Internal consistency reliability for the full 50-item examination yielded a Cronbach's alpha (KR-20) of 0.858. When analyzed separately, the AI-generated questions had acceptable but lower reliability (α = 0.758) than the human-generated item set (α = 0.765).

Distractor efficiency

Both AI-generated and human-generated MCQs contained 100 distractors each. Of these, 47% of AI distractors were nonfunctioning (selected by fewer than 5% of examinees), compared with 35% of distractors in the human-generated group (Table 4). This difference was statistically significant (P = .04).

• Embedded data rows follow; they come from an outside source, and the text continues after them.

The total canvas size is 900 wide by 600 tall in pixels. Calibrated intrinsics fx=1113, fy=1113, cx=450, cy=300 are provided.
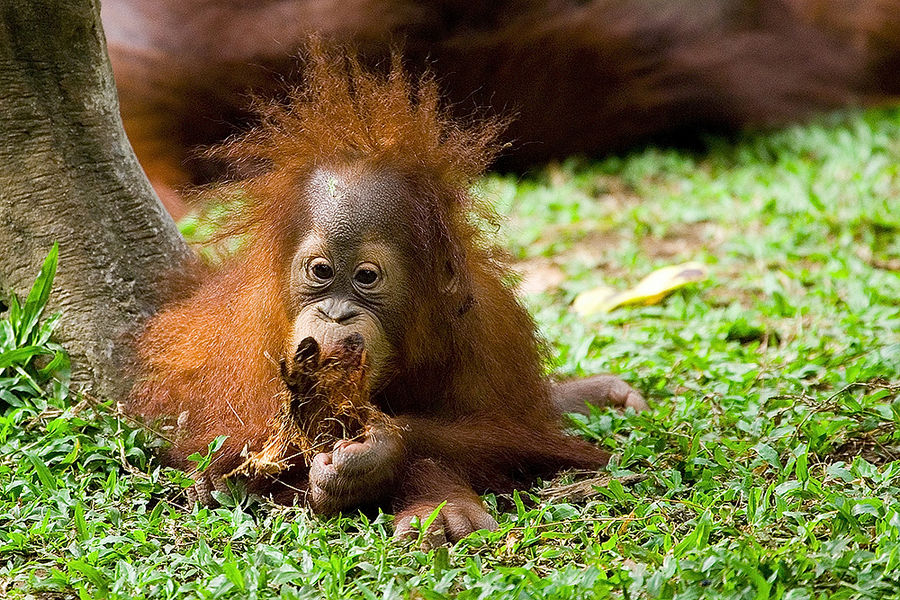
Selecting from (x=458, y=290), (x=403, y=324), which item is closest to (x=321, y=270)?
(x=403, y=324)

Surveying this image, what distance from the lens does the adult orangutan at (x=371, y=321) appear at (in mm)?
2729

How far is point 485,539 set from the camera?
252 cm

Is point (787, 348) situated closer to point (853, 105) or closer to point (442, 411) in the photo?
point (442, 411)

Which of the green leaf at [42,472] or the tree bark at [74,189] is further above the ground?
the tree bark at [74,189]

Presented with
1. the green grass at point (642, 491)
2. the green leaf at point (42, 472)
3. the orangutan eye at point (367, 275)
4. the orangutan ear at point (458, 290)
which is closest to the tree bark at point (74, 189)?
the green grass at point (642, 491)

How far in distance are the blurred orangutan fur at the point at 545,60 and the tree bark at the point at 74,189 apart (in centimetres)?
125

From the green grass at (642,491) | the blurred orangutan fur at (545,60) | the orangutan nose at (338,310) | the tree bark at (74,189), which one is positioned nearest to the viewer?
the green grass at (642,491)

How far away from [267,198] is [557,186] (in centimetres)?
386

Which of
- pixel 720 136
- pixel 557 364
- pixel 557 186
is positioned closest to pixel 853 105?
pixel 720 136

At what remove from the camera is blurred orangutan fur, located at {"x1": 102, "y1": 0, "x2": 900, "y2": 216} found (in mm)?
5879

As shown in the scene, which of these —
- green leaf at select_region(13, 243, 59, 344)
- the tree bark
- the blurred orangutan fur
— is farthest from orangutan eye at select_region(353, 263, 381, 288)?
the blurred orangutan fur

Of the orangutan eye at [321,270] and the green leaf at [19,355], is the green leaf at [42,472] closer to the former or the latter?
the green leaf at [19,355]

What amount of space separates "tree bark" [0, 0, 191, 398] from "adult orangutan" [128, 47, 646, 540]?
0.16 m

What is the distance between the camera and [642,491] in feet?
9.24
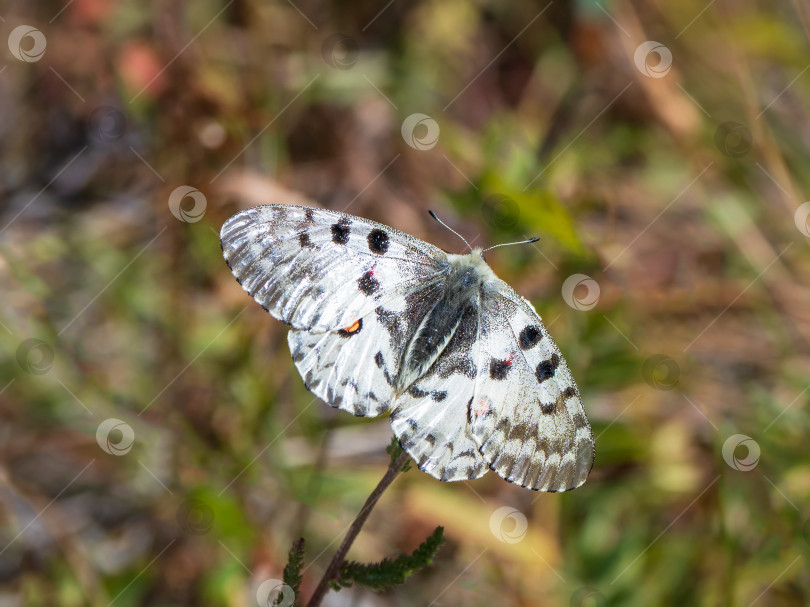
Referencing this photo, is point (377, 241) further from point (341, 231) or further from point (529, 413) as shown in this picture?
point (529, 413)

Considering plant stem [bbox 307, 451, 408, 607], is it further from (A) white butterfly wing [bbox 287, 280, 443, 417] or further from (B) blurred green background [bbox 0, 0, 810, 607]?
(B) blurred green background [bbox 0, 0, 810, 607]

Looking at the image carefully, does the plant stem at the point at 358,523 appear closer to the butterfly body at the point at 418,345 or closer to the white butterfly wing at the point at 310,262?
the butterfly body at the point at 418,345

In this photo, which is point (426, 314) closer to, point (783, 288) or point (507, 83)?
point (783, 288)

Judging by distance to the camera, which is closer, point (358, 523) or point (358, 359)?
point (358, 523)

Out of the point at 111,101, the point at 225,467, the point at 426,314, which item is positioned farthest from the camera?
the point at 111,101

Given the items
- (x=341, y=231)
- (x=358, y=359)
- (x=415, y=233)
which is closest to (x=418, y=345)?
(x=358, y=359)

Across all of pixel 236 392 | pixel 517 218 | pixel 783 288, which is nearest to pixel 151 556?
pixel 236 392

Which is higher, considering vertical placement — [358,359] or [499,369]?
[499,369]
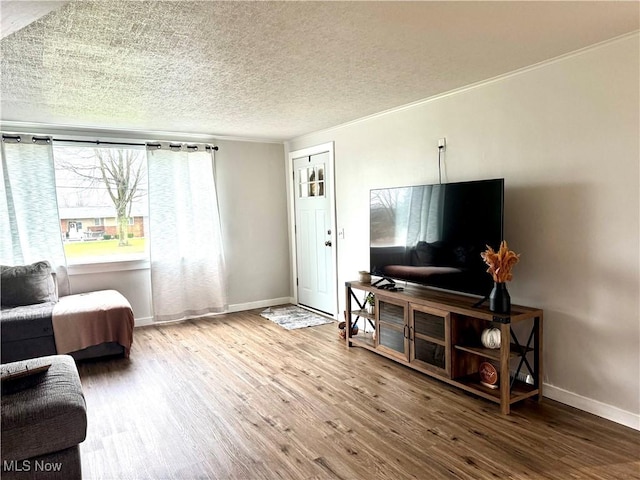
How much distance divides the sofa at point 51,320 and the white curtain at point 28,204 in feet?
0.98

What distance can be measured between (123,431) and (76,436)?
82 cm

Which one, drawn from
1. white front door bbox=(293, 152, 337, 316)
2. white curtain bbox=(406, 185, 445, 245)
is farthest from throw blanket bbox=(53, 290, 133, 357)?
white curtain bbox=(406, 185, 445, 245)

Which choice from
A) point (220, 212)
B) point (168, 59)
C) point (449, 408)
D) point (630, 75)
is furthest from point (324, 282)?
point (630, 75)

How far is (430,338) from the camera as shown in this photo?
323 cm

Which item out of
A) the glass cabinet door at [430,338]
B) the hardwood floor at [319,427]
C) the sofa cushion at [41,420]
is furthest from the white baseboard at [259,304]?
the sofa cushion at [41,420]

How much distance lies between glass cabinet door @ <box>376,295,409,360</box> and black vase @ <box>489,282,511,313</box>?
2.68 feet

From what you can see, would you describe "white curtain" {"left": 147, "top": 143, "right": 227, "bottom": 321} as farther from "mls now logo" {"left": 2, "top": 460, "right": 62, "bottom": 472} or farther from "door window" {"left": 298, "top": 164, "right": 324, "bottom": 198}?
"mls now logo" {"left": 2, "top": 460, "right": 62, "bottom": 472}

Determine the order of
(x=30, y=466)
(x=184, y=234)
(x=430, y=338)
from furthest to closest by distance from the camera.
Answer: (x=184, y=234), (x=430, y=338), (x=30, y=466)

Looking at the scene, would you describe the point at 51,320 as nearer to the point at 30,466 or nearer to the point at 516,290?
the point at 30,466

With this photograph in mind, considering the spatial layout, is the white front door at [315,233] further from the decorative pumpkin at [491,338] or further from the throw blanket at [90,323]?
the decorative pumpkin at [491,338]

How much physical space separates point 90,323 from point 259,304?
2.45 m

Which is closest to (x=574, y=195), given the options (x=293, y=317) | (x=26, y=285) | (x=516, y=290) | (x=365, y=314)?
(x=516, y=290)

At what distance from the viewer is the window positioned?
189 inches

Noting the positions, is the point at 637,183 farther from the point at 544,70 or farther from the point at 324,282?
the point at 324,282
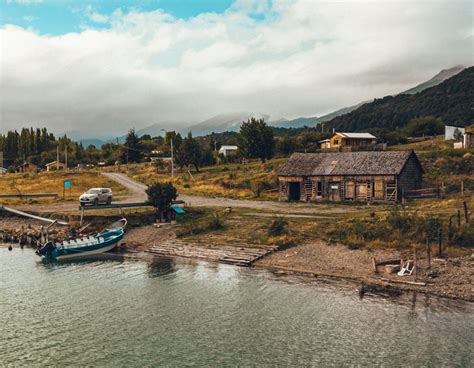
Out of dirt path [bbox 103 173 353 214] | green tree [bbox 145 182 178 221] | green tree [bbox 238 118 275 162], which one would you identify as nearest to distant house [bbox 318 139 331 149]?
green tree [bbox 238 118 275 162]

At the item level, human-authored questions contained a greater mean number of functioning distractors (mean ± SD: 2.72 ± 1.18) compared with AI-generated items (2.12 ± 1.10). The difference reached statistical significance (t(45.8) = 2.02, P = .048), with a moderate effect size (Cohen's d = 0.51). Furthermore, over one-third of human-generated MCQs (36%) included 4 fully functioning distractors, compared with only 12% of AI-generated questions.

Table 4.

Distractor Analysis for AI-Generated and Human-Generated Pediatric Multiple-Choice Questions Administered to Participants.

Criteria (%)	Human-Generated	AI-Generated
Number of items in exam	25	25
No of distractors assessed	100	100
Distractors with frequency = 0% n (%)	2 (2%)	9 (9%)
Distractors with frequency <5% n (%)	35 (35%)	47 (47%)
Functioning distractors per test n (%)	68 (68%)	53 (53%)
Functioning distractors per item M (SD):	2.72 (1.18)	2.12 (1.10)
Functioning distractors per item n (%):
None	1 (4%)	1 (4%)
One	3 (12%)	8 (32%)
Two	7 (28%)	6 (24%)
Three	5 (20%)	7 (28%)
Four	9 (36%)	3 (12%)

Note. Distractor efficiency was evaluated by identifying nonfunctioning distractors, defined as options selected by fewer than 5% of examinees. Values are reported as the number and percentage of nonfunctioning distractors per group, mean number and the proportion of functioning distractors per item.

Discussion

The aim of this study was to assess the capabilities of readily available generative AI software in the generation of quality MCQs for medical school exams and study resources. This is in the context of the increasing prevalence of ChatGPT in education generally, and for specific application in medical education.^33,34

Assessment quality in medical education can be conceptualized through complementary theoretical lenses. Van der Vleuten's (1996) utility framework provides a practical extension by proposing that assessment quality is determined by the balance of five criteria—reliability, validity, educational impact, acceptability, and cost-effectiveness—rather than by any single dimension. Applying this framework allows for a nuanced interpretation of AI- versus human-generated MCQs, recognizing both their statistical performance and their broader implications for assessment design, educational value, and adoption in medical education.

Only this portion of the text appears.